It’s an African-American tradition that goes back more than a century, to honor collaboration between Native Americans and slaves.

By Eve Troeh

NPR, 3/19/15, New Orleans — On a sunny Sunday in New Orleans, barbecue stands and ice-filled coolers line a closed-off street. Central City is not a tourist zone, but people pack in — many with cameras and long lenses. A mass of color begins to move.
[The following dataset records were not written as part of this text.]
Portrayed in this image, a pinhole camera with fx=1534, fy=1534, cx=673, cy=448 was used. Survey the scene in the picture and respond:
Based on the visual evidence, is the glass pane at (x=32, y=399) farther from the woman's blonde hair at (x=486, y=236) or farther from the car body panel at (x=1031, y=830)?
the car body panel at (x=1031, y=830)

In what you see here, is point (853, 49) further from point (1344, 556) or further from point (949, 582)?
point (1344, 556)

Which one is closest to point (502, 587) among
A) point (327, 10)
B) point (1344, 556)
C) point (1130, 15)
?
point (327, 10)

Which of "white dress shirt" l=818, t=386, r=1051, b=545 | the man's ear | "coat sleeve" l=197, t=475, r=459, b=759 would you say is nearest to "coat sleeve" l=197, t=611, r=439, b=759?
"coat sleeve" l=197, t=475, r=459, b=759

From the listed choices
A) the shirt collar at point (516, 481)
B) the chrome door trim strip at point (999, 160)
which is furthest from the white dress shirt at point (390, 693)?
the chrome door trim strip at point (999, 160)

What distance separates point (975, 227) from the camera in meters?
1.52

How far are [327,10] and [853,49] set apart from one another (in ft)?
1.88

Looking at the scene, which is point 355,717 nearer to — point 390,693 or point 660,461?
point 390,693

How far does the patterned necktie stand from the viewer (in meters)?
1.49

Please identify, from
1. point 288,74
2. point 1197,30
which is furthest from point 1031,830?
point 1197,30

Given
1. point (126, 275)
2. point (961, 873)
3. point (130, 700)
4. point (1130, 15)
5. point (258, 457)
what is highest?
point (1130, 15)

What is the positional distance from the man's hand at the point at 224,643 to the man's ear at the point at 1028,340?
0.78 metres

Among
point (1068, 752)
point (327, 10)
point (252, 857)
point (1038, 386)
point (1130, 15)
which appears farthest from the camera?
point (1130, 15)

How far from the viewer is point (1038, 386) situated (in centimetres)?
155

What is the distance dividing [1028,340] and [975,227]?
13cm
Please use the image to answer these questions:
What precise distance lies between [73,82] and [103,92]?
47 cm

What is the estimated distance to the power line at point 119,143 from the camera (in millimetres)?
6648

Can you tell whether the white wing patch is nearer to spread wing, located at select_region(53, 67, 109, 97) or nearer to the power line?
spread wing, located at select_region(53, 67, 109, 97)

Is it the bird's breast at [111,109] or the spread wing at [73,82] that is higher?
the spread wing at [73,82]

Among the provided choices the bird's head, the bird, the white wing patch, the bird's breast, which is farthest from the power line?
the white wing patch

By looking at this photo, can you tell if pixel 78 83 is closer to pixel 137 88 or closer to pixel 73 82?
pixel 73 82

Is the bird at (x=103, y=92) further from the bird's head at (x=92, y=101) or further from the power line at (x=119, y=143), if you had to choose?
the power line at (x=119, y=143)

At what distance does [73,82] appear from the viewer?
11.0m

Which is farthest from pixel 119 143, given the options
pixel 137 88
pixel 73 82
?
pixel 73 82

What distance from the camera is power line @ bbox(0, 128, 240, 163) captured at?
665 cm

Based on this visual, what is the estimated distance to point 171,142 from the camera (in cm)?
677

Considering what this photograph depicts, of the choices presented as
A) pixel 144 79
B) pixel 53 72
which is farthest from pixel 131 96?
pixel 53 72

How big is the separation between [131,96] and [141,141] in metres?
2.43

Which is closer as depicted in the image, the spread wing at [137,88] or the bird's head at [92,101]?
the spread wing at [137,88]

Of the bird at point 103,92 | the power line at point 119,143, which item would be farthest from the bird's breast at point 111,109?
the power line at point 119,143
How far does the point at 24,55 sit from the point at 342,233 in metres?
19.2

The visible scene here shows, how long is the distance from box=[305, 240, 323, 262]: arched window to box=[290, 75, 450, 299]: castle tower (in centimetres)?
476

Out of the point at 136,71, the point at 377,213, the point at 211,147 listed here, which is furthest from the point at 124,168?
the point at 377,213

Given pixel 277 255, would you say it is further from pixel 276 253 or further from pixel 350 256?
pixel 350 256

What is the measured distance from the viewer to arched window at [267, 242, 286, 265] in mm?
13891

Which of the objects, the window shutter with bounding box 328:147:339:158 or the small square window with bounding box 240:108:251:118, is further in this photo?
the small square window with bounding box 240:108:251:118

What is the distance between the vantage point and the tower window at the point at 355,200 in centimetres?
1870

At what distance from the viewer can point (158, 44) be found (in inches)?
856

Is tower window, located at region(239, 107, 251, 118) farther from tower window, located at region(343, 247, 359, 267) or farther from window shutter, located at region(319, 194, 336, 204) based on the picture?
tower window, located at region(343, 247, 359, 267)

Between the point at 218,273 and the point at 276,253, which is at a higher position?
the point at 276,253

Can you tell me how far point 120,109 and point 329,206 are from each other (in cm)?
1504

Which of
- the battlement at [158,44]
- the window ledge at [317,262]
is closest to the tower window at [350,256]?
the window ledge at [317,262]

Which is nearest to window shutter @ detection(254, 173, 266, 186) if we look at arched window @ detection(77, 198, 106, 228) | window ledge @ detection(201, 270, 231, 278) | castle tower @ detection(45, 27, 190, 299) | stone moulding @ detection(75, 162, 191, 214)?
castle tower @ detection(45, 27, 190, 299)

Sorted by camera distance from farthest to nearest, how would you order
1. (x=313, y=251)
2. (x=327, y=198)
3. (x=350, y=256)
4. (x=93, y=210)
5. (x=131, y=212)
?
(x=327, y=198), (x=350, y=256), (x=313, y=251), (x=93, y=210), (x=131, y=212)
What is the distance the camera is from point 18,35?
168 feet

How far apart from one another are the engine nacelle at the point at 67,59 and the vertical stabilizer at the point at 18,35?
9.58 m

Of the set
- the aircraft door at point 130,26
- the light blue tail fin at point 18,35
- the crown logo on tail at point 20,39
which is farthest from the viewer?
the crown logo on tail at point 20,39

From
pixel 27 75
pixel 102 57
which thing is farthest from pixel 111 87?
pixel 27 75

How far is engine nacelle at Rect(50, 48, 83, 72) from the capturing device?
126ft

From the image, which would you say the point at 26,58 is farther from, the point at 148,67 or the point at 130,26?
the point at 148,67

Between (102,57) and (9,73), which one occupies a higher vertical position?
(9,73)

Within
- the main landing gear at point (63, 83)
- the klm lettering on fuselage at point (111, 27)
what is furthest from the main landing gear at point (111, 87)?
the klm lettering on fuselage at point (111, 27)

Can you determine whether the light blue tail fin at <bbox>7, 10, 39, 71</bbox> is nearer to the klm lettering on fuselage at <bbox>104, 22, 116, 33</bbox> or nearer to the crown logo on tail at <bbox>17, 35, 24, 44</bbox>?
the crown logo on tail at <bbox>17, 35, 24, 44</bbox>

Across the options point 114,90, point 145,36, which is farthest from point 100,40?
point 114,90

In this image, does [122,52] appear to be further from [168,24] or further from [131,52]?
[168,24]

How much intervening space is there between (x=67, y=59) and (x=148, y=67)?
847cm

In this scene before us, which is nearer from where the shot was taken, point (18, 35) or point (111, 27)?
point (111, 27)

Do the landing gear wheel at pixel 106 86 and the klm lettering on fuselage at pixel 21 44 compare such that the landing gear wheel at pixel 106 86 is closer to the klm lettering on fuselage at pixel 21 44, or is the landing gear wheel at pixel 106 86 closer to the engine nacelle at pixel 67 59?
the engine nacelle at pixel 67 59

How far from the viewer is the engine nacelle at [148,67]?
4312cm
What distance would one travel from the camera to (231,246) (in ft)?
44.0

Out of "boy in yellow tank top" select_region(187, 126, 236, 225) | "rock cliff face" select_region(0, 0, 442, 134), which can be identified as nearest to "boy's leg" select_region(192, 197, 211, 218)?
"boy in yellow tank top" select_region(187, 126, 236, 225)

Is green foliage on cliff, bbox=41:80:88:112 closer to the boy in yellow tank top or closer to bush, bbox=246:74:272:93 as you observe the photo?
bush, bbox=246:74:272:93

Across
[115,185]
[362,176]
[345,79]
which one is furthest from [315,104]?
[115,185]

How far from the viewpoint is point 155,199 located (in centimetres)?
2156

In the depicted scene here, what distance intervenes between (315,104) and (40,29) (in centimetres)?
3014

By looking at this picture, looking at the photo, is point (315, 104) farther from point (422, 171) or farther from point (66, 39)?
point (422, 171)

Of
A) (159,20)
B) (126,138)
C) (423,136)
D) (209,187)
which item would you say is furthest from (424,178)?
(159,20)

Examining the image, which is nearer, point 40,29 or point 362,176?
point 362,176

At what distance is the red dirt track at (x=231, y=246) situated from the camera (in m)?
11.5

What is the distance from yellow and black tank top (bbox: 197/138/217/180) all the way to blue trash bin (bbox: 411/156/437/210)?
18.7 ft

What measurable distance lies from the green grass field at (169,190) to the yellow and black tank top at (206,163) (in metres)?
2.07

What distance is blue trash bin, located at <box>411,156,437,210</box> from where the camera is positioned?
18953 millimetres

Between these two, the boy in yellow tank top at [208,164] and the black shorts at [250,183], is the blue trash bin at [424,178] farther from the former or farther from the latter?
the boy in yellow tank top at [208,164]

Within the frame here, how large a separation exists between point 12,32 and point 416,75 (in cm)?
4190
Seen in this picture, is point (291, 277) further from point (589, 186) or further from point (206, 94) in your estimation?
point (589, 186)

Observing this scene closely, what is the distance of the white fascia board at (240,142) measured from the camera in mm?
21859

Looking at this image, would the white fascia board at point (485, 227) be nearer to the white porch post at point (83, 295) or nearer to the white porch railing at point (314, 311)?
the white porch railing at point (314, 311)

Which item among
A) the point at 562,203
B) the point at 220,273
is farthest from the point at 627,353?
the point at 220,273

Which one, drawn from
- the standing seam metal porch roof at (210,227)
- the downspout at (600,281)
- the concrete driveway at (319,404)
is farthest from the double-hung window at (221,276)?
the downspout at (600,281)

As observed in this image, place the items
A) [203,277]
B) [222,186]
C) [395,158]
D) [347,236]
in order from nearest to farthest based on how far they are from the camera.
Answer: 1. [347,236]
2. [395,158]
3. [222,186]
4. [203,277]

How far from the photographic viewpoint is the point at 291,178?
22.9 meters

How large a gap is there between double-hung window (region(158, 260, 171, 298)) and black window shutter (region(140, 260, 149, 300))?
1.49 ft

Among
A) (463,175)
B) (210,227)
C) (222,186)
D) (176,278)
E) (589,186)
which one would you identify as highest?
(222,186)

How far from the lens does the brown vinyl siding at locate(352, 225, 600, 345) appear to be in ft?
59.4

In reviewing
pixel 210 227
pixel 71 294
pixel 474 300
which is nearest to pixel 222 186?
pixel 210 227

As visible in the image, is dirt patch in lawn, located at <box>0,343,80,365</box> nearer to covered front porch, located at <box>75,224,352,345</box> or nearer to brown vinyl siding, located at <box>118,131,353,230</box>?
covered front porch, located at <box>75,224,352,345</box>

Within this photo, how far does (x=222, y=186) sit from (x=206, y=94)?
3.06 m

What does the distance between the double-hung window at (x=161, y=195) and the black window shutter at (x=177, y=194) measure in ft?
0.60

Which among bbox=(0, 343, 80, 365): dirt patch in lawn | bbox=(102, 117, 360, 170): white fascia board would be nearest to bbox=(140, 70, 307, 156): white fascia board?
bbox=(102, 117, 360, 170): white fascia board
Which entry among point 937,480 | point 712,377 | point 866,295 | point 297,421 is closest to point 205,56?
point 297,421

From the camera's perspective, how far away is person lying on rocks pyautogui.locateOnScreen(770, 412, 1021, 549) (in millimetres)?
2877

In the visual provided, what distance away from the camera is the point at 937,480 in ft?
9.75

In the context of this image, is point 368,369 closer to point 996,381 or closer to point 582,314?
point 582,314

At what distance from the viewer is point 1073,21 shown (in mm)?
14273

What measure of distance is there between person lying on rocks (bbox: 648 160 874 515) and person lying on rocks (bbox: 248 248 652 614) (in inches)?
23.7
Mardi Gras Indians, maybe a hundred or more from all around the city, wear sky-to-pavement costumes: heavy, wide headdresses several feet tall, down to embroidered satin boots. It’s all embellished with beads, sequins and countless plumes of marabou feathers, and each suit is a masterpiece in neon green, pink or orange. It’s an African-American tradition that goes back more than a century, to honor collaboration between Native Americans and slaves.

“I’m Big Chief Tugga Cloud and I’m 17 years old,” says one lanky teenager. “We go by Mr. Ed’s house every evening after school, and we sew our suits every year with needle and thread.” Tugga Cloud leads the Red Flame Hunters, a Mardi Gras Indian and youth outreach group started by Ed Buckner.

“See, I’m trying to reinvent the community and get the community involved,” Buckner says. “We talk about violence. These 15 or 20 young black men are going to improve their lives a little bit and get some direction, and know which way to go.”

The group has a Facebook page and a GoFundMe page to raise money. They put up videos on YouTube, and perform for private events.

That’s a big shift from the way Mardi Gras Indian culture started. The black Indians were mysterious, rarely announcing where or when they’d take to the streets. Many outsiders considered them dangerous. Now, even the city’s official tourism campaign celebrates them: A recent ad shows a Mardi Gras Indian dancing at sunset with a young child.

This full embrace of the culture is pretty new. Ten years ago on St. Joseph’s night, police clashed with Mardi Gras Indians. Bertrand Butler is co-founder of the Mardi Gras Indian Council, a nonprofit that brings together different tribes; he says he was beaten by officers.

“They didn’t know anything about the culture,” Butler says. “If they did, they did not care.”

Butler and others organized a special city council session. It was there, in 2005, that Big Chief Allison “Tootie” Montana of the Yellow Pocahontas stood to say his piece.

“Police cars coming all kinds of ways and I said, what is this? ‘You all get out of the street, get on the sidewalk.’ For what? We weren’t doing nothing,” Montana said.

Then, as he tried to continue his statement, he collapsed, gasping. The chant “Indian Red” went up in the council chambers as paramedics carried him out.

“So the Indians got behind the ambulance, and sang all the way to Charity Hospital, and they said he was deceased,” Butler recalls.

Montana’s death, followed by the floods of Hurricane Katrina shortly after, marked a turning point. The city and the Indians began to work together more. NOPD Deputy Chief Bob Bardy even included them in police academy training.

“It was important on my end that my police officers understood the people, an understanding of cultural sensitivity,” Bardy says.

It’s perhaps because Mardi Gras Indians have had to organize and fight for the right to express their culture that they’ve not only come back, but thrived.

Tootie Montana’s son, Big Chief Darryl Montana, is carrying on his father’s tradition. He says he’ll teach anyone who is interested in his culture.

“If I was to die today or tomorrow, and not share what I know, then it’s going to end up dying,” he says. “So, I say, ‘Well, I’m gonna teach, and I’ll show them everything I know.’ Something that took me almost 50 years to learn, to get to where I’m at, I’d like to give it to them now.”

As Mardi Gras Indians like him prepare for this St. Joseph’s night, it seems their culture belongs more to New Orleans — more to the world, really — a once-secretive tradition opened up to all.